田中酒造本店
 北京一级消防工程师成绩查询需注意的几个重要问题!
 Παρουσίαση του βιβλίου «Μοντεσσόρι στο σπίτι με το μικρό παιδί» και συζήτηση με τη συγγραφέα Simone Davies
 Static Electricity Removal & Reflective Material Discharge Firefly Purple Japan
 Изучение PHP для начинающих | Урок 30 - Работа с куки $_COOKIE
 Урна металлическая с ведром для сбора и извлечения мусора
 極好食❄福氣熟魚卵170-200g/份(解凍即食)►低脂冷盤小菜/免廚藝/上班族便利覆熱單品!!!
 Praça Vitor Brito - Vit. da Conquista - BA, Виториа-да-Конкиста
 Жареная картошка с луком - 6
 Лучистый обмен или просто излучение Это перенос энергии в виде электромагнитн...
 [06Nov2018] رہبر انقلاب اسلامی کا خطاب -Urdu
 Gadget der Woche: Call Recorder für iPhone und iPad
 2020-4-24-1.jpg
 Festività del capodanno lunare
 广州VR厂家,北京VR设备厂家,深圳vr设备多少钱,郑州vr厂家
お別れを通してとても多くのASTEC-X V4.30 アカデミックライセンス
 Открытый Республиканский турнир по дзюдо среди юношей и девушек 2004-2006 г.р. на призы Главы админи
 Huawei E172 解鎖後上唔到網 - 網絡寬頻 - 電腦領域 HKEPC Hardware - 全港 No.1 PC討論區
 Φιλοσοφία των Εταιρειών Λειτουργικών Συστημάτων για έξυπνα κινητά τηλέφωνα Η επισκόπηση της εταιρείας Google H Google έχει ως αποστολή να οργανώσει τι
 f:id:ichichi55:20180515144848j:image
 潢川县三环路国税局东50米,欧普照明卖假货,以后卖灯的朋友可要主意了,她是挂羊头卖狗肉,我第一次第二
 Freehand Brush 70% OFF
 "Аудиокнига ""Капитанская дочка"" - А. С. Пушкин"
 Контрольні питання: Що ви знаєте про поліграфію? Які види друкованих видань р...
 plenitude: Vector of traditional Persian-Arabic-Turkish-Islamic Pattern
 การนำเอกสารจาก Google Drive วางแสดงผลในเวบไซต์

• • • •

● Task directions: So that nothing is lost, transcribe each entry exactly as written.

● Result:
田中酒造本店
 北京一级消防工程师成绩查询需注意的几个重要问题!
 Παρουσίαση του βιβλίου «Μοντεσσόρι στο σπίτι με το μικρό παιδί» και συζήτηση με τη συγγραφέα Simone Davies
 Static Electricity Removal & Reflective Material Discharge Firefly Purple Japan
 Изучение PHP для начинающих | Урок 30 - Работа с куки $_COOKIE
 Урна металлическая с ведром для сбора и извлечения мусора
 極好食❄福氣熟魚卵170-200g/份(解凍即食)►低脂冷盤小菜/免廚藝/上班族便利覆熱單品!!!
 Praça Vitor Brito - Vit. da Conquista - BA, Виториа-да-Конкиста
 Жареная картошка с луком - 6
 Лучистый обмен или просто излучение Это перенос энергии в виде электромагнитн...
 [06Nov2018] رہبر انقلاب اسلامی کا خطاب -Urdu
 Gadget der Woche: Call Recorder für iPhone und iPad
 2020-4-24-1.jpg
 Festività del capodanno lunare
 广州VR厂家,北京VR设备厂家,深圳vr设备多少钱,郑州vr厂家
お別れを通してとても多くのASTEC-X V4.30 アカデミックライセンス
 Открытый Республиканский турнир по дзюдо среди юношей и девушек 2004-2006 г.р. на призы Главы админи
 Huawei E172 解鎖後上唔到網 - 網絡寬頻 - 電腦領域 HKEPC Hardware - 全港 No.1 PC討論區
 Φιλοσοφία των Εταιρειών Λειτουργικών Συστημάτων για έξυπνα κινητά τηλέφωνα Η επισκόπηση της εταιρείας Google H Google έχει ως αποστολή να οργανώσει τι
 f:id:ichichi55:20180515144848j:image
 潢川县三环路国税局东50米,欧普照明卖假货,以后卖灯的朋友可要主意了,她是挂羊头卖狗肉,我第一次第二
 Freehand Brush 70% OFF
 "Аудиокнига ""Капитанская дочка"" - А. С. Пушкин"
 Контрольні питання: Що ви знаєте про поліграфію? Які види друкованих видань р...
 plenitude: Vector of traditional Persian-Arabic-Turkish-Islamic Pattern
 การนำเอกสารจาก Google Drive วางแสดงผลในเวบไซต์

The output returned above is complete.